About this task: Below are the records; give again exactly the lines from the one containing "Although strangely simple, this" through the one containing "Ancora sversamenti nel", leaving out pictures.

Input data:
· · · ·
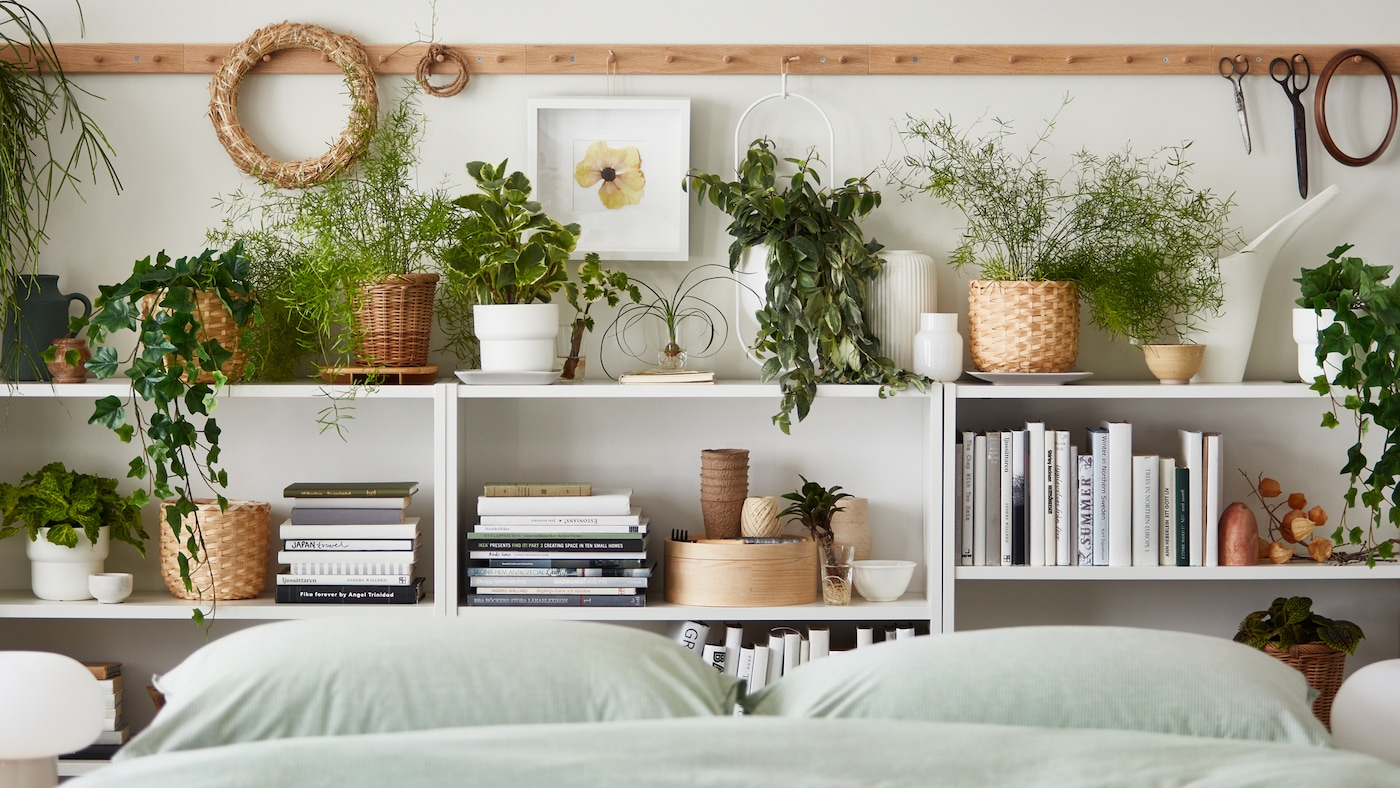 Makuuhuoneessa sängyn päädyssä valkoinen, matala kirjahylly, jonka hyllyillä ja kannella kirjoja sekä viherkasveja erilaisissa ruukuissa.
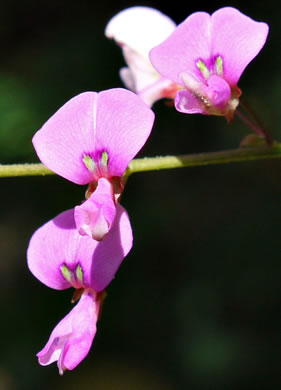 image of Desmodium laevigatum, Smooth Tick-trefoil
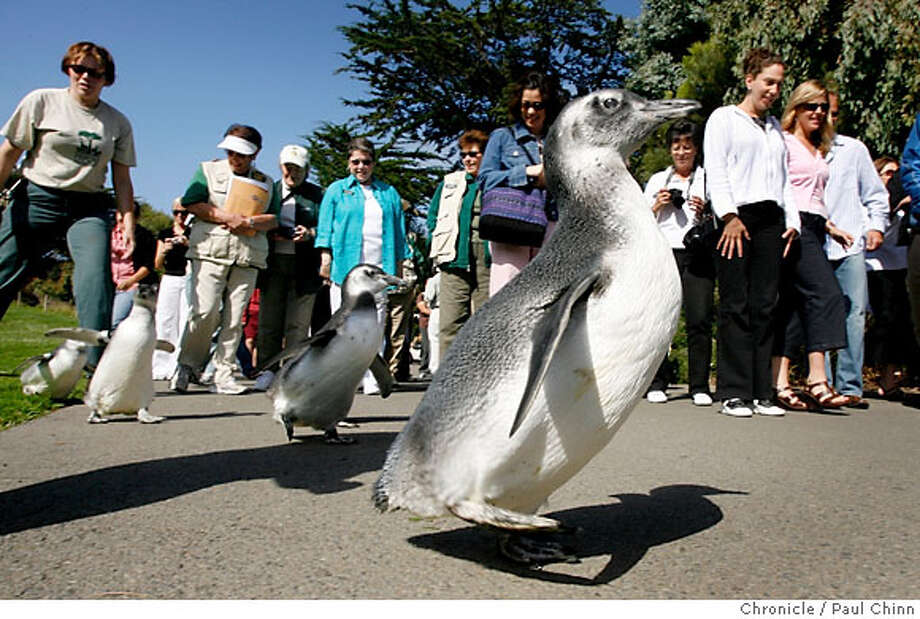 """A crowd gathers to watch the annual """"March of the Penguins"""" at the San Francisco Zoo in San Francisco, Calif. on Thursday, August 31, 2006. Six penguin chicks hatched in late Spring were taken to the zoo's Avian Conservation Center where they were hand-reared by zookeepers. After learning how to swim and east fish fed to them by hand the six adolescent penguins waddled back to Penguin Island where they rejoined the rest of the penguin colony.  PAUL CHINN/The Chronicle Photo: PAUL CHINN"""
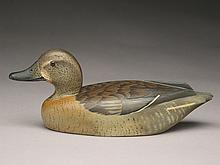 Greenwing teal hen, D.W. Nichol, Smith Falls, Ontario.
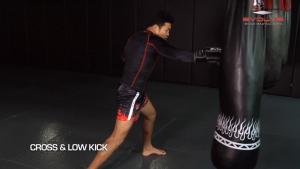 8 Low Kick Combinations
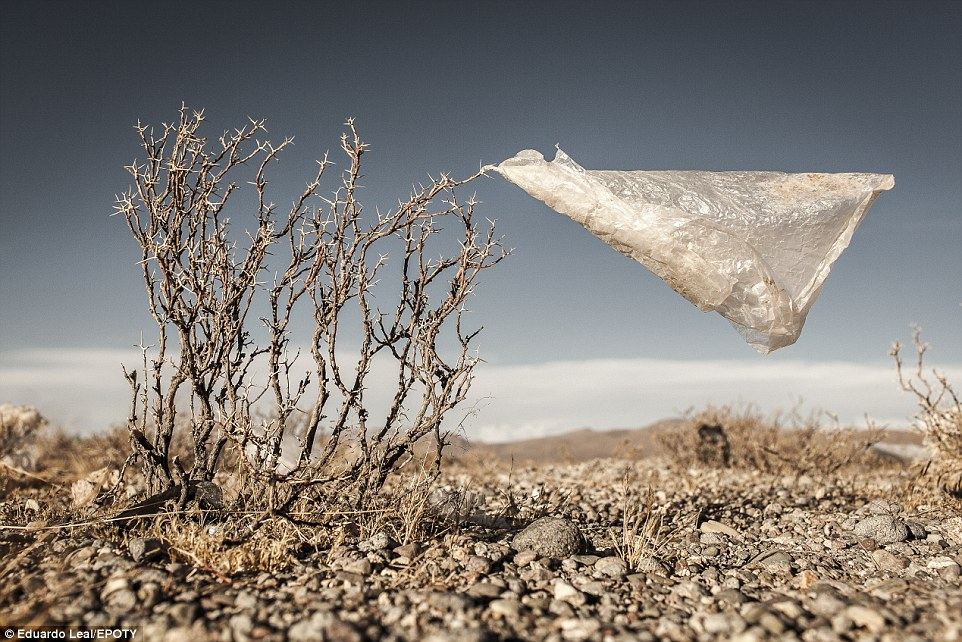 Although strangely simple, this plastic bag snagged on a tree in the Bolivian Altiplano delivers a powerful message about the accumulation of plastic bags in the environment. The world consumes over one million plastic bags every minute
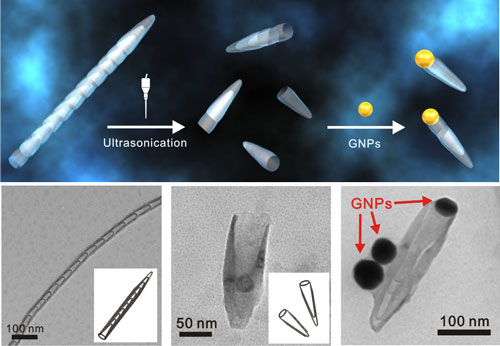 Nanoparticle-corked carbon nanotubes as drug delivery vehicles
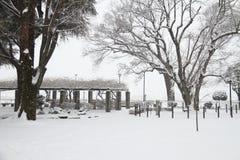 A neve cobriu a terra Foto de Stock Royalty Free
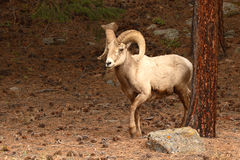 Bighorn Ram Stepping out of Woods. A Bighorn Ram stepping out of the woods in the Rocky Mountains of Colorado Stock Image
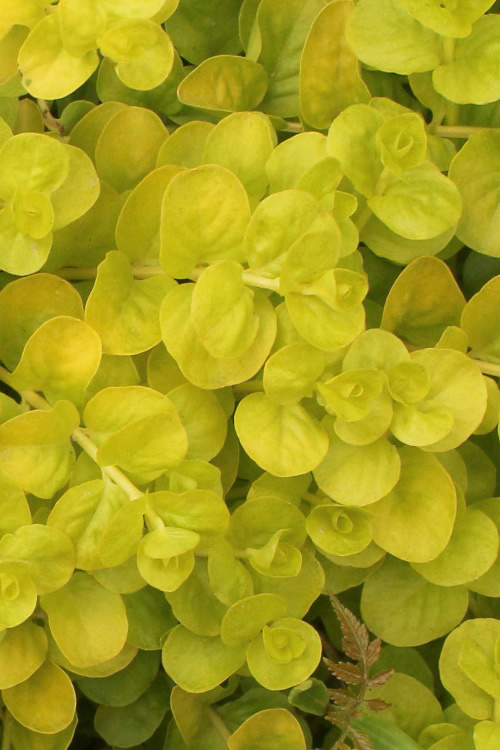 Golden Creeping Jenny - Lysimachia nummularia Aurea - 18 Count Flat of Pint Pots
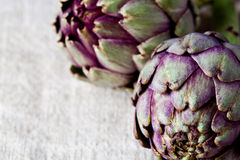 Two fresh artichokes Stock Images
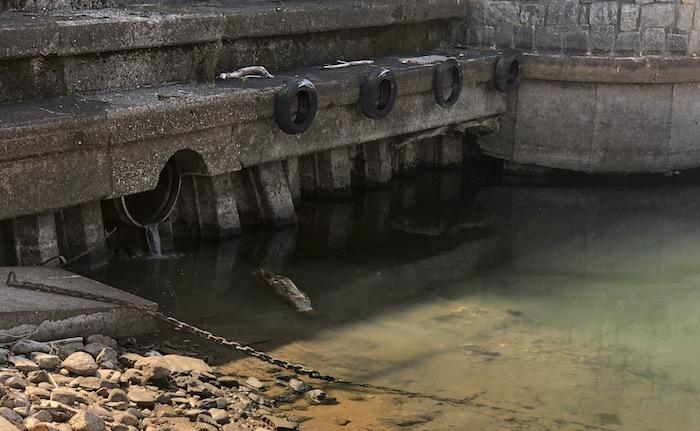 Ancora sversamenti nel lago a Luino, liquami della fogna al Porto Lido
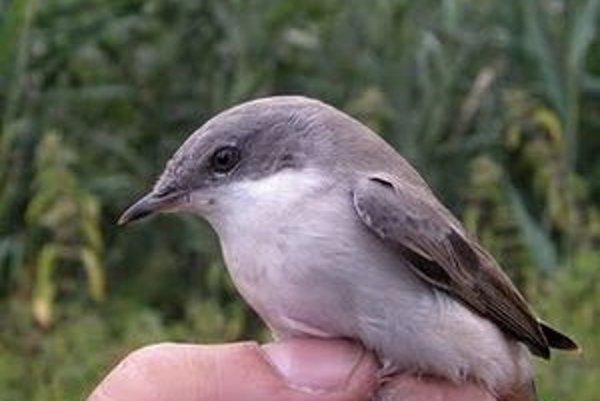 Status chráneného vtáčieho územia pre Trnavské rybníky nie je možné podľa niektorých odborníkov udržať pre intenzívny rybolov a čoraz väčšiu návštevnosť.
· · · ·
Response to the task:
 Although strangely simple, this plastic bag snagged on a tree in the Bolivian Altiplano delivers a powerful message about the accumulation of plastic bags in the environment. The world consumes over one million plastic bags every minute
 Nanoparticle-corked carbon nanotubes as drug delivery vehicles
 A neve cobriu a terra Foto de Stock Royalty Free
 Bighorn Ram Stepping out of Woods. A Bighorn Ram stepping out of the woods in the Rocky Mountains of Colorado Stock Image
 Golden Creeping Jenny - Lysimachia nummularia Aurea - 18 Count Flat of Pint Pots
 Two fresh artichokes Stock Images
 Ancora sversamenti nel lago a Luino, liquami della fogna al Porto Lido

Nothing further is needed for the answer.